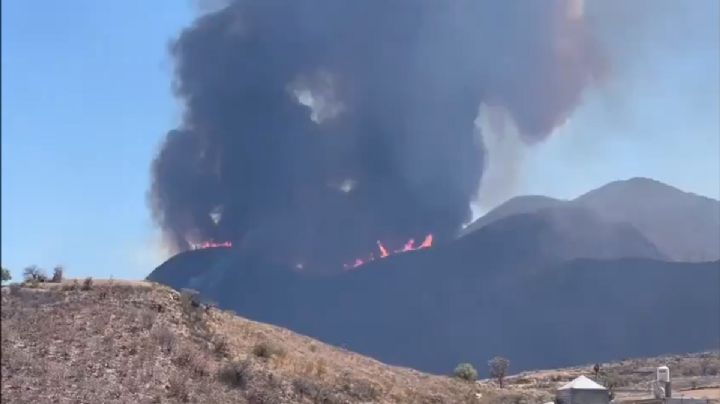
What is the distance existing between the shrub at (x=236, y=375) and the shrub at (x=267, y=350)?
11.7 feet

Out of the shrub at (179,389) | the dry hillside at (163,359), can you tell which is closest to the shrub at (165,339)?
the dry hillside at (163,359)

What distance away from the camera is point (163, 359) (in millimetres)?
33438

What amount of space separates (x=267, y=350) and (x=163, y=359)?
6249 mm

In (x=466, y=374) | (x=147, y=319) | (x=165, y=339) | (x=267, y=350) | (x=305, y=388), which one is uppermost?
(x=466, y=374)

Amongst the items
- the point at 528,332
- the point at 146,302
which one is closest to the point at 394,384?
the point at 146,302

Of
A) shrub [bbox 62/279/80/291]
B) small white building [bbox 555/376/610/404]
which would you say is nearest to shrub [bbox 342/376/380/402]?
small white building [bbox 555/376/610/404]

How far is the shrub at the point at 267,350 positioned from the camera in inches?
1510

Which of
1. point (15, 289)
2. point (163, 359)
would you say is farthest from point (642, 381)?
point (15, 289)

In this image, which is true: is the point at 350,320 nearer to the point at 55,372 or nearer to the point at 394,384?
the point at 394,384

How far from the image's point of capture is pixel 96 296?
38.9 m

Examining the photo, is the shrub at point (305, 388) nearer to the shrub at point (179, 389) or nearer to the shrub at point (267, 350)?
the shrub at point (267, 350)

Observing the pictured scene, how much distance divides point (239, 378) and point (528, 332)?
126634mm

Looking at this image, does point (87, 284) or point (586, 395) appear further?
point (87, 284)

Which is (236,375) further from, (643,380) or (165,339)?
(643,380)
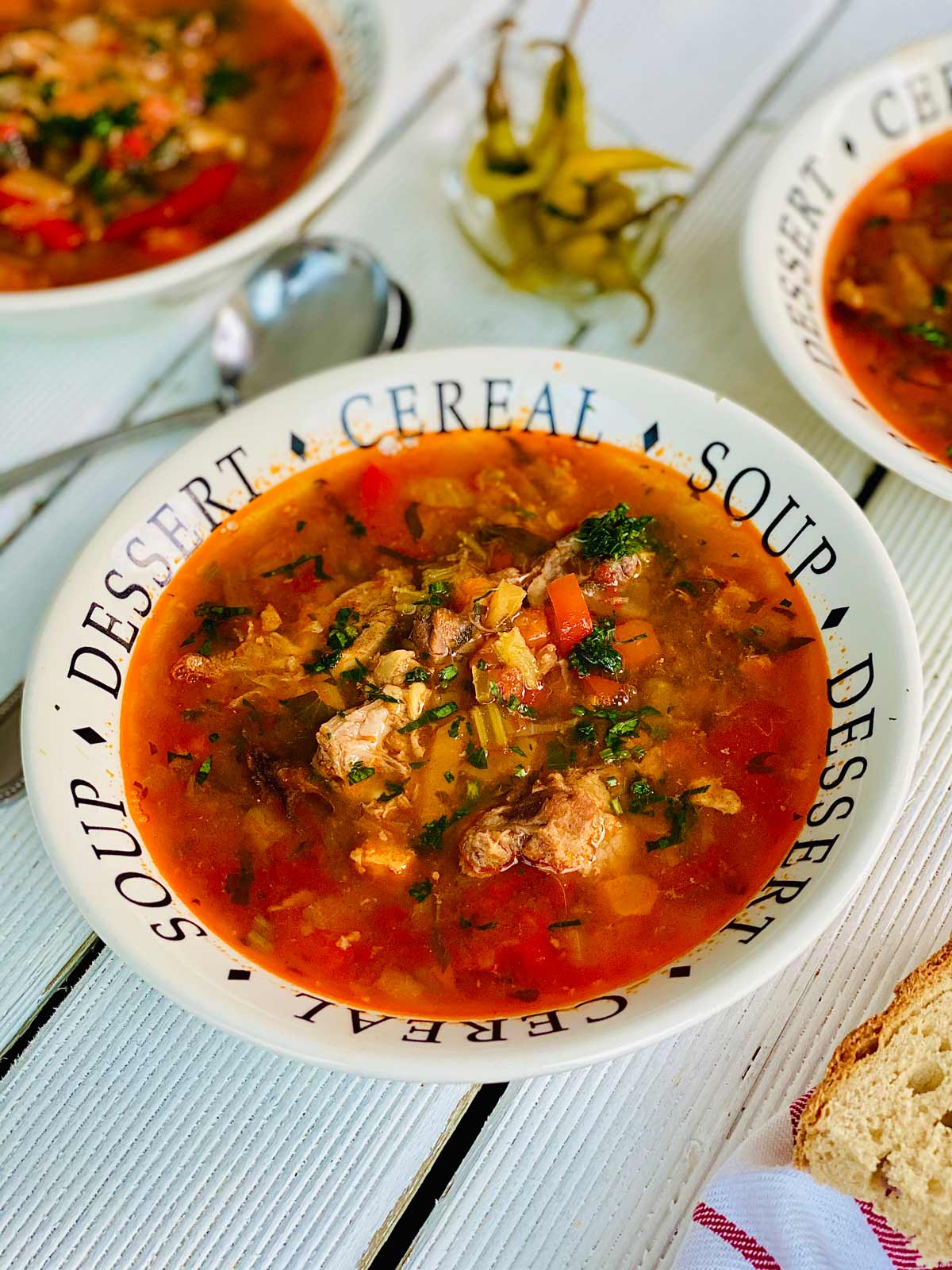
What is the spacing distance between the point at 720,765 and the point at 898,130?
2.60m

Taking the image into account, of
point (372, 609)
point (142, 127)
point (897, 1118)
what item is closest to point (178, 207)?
point (142, 127)

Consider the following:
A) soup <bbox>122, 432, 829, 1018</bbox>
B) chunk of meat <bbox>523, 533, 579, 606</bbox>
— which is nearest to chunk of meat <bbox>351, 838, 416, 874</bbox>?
soup <bbox>122, 432, 829, 1018</bbox>

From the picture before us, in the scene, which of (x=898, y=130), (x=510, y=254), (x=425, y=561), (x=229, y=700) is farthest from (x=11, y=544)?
(x=898, y=130)

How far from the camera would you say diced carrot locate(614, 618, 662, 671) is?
9.40 ft

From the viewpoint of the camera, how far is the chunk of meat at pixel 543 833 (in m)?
2.54

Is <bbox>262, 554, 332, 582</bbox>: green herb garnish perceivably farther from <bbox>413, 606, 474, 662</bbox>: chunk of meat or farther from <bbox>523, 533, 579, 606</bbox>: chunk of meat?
<bbox>523, 533, 579, 606</bbox>: chunk of meat

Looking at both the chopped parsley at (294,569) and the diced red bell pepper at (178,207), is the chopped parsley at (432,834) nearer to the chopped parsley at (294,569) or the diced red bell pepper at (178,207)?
the chopped parsley at (294,569)

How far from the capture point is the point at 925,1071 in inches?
99.9

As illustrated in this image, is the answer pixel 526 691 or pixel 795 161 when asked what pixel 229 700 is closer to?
pixel 526 691

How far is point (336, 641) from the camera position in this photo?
288 cm

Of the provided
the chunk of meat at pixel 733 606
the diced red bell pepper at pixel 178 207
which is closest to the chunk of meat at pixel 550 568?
the chunk of meat at pixel 733 606

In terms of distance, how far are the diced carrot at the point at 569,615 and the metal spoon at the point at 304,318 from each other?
140cm

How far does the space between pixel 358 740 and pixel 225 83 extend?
9.88 ft

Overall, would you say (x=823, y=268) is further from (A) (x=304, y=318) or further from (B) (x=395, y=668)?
(B) (x=395, y=668)
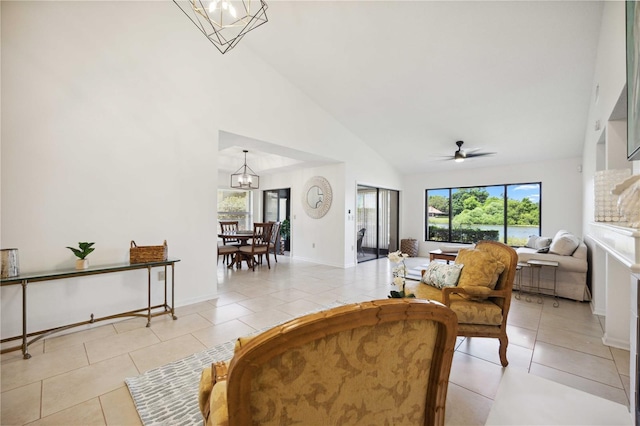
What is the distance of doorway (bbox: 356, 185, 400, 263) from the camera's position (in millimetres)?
7531

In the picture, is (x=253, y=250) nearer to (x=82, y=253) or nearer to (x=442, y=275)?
(x=82, y=253)

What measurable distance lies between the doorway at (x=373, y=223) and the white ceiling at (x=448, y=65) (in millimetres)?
2254

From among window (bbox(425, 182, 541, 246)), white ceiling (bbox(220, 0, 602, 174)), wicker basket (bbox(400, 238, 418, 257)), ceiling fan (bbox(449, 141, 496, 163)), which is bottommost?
wicker basket (bbox(400, 238, 418, 257))

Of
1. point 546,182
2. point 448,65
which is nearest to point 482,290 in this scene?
point 448,65

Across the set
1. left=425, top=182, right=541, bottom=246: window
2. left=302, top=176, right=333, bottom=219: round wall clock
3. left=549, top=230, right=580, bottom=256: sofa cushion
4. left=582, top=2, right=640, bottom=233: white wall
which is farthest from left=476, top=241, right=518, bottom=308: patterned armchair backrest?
left=425, top=182, right=541, bottom=246: window

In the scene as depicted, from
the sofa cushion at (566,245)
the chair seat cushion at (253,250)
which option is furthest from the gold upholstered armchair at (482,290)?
the chair seat cushion at (253,250)

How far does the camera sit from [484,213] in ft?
23.0

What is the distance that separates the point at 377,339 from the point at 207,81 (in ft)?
A: 13.7

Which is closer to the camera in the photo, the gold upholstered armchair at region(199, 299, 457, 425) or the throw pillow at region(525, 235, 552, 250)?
the gold upholstered armchair at region(199, 299, 457, 425)

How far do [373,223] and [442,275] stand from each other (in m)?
4.99

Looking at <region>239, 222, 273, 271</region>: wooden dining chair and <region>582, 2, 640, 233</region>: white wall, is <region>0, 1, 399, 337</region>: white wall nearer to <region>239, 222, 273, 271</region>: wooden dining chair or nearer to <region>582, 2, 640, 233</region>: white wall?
<region>239, 222, 273, 271</region>: wooden dining chair

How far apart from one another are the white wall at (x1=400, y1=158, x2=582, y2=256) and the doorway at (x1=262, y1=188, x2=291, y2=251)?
4.11m

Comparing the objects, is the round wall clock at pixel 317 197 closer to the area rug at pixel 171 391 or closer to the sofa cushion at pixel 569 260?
the sofa cushion at pixel 569 260

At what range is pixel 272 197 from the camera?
862 centimetres
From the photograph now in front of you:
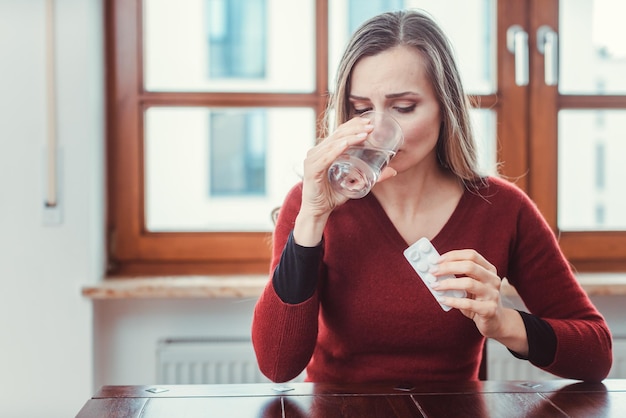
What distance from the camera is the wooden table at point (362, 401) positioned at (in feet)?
3.35

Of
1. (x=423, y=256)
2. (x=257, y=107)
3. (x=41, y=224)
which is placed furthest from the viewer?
(x=257, y=107)

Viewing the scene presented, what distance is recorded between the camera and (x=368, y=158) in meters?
1.15

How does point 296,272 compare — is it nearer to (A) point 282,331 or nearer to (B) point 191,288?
(A) point 282,331

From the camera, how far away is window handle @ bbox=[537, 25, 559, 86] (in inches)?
89.0

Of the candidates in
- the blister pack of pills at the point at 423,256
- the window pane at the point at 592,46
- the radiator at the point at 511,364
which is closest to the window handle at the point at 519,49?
the window pane at the point at 592,46

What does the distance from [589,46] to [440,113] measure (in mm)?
1186

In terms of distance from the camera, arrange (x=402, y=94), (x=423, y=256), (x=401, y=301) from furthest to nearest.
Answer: (x=401, y=301) < (x=402, y=94) < (x=423, y=256)

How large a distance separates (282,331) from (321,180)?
0.28 meters

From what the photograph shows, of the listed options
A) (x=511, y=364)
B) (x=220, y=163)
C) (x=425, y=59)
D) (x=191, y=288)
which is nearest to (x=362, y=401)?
(x=425, y=59)

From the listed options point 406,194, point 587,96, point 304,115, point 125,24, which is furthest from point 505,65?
point 125,24

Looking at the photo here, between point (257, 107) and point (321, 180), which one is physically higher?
point (257, 107)

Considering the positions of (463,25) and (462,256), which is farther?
(463,25)

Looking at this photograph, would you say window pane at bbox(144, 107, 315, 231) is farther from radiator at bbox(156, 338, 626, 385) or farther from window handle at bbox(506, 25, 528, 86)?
window handle at bbox(506, 25, 528, 86)

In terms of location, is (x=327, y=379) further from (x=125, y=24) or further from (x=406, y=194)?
(x=125, y=24)
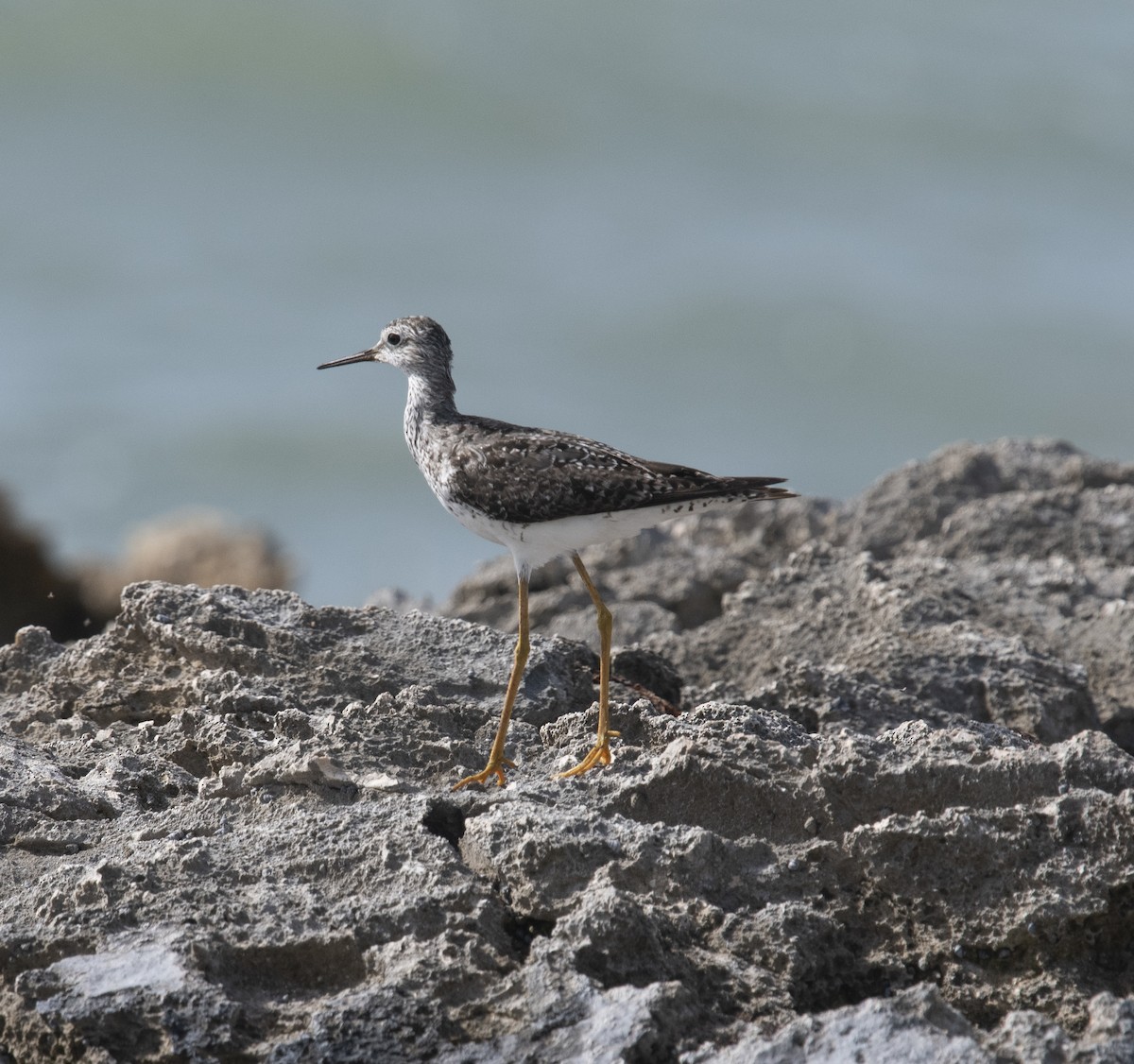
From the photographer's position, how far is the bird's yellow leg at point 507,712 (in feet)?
16.4

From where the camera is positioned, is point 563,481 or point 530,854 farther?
point 563,481

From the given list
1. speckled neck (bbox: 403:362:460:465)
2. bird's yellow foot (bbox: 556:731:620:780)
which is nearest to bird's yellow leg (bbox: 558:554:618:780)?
bird's yellow foot (bbox: 556:731:620:780)

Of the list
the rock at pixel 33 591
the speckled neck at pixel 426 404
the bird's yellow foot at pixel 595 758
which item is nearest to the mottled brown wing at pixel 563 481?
the speckled neck at pixel 426 404

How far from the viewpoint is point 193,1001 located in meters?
3.76

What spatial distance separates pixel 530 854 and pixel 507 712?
1.21 meters

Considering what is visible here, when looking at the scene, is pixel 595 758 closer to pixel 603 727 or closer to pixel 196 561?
pixel 603 727

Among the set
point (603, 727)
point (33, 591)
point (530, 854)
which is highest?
point (33, 591)

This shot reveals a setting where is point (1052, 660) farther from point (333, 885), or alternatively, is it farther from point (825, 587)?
point (333, 885)

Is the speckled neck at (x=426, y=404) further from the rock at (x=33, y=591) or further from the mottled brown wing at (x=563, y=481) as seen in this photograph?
the rock at (x=33, y=591)

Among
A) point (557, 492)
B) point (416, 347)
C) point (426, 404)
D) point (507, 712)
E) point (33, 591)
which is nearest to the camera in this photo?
point (507, 712)

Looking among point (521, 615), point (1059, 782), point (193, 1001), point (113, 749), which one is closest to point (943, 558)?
point (521, 615)

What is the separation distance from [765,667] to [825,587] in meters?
0.62

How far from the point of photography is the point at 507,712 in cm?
539

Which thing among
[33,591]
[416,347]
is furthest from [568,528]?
[33,591]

TASK TO COMPLETE
Extract every line from the one containing "How far from the viewpoint" through the last line of the data, inclusive, exactly as written.

SOLUTION TO THIS EXERCISE
How far from the viewpoint is point 193,1001 located in meters?
3.76

What spatial distance separates pixel 530 854 and pixel 507 712?
1.21 meters

Considering what is visible here, when looking at the scene, is pixel 595 758 closer to pixel 603 727 or closer to pixel 196 561?
pixel 603 727

Among the set
point (603, 727)
point (33, 591)
point (530, 854)
which is highest?
point (33, 591)

This shot reveals a setting where is point (1052, 660) farther from point (333, 885), or alternatively, is it farther from point (825, 587)?
point (333, 885)

Is the speckled neck at (x=426, y=404) further from the rock at (x=33, y=591) or further from the mottled brown wing at (x=563, y=481) as seen in this photograph?
the rock at (x=33, y=591)

Among
A) point (557, 492)
B) point (416, 347)
C) point (426, 404)
D) point (507, 712)
E) point (33, 591)
which is nearest to the camera in this photo?
point (507, 712)

Looking among point (521, 615), point (1059, 782), point (193, 1001), point (113, 749), which one is closest to point (943, 558)?
point (521, 615)

What is the separation distance from [765,667] to [825,587] in meters?
0.62

How far from the point of photography is the point at 507,712 in cm?
539

Which thing among
[33,591]
[416,347]
is furthest from [568,528]?
[33,591]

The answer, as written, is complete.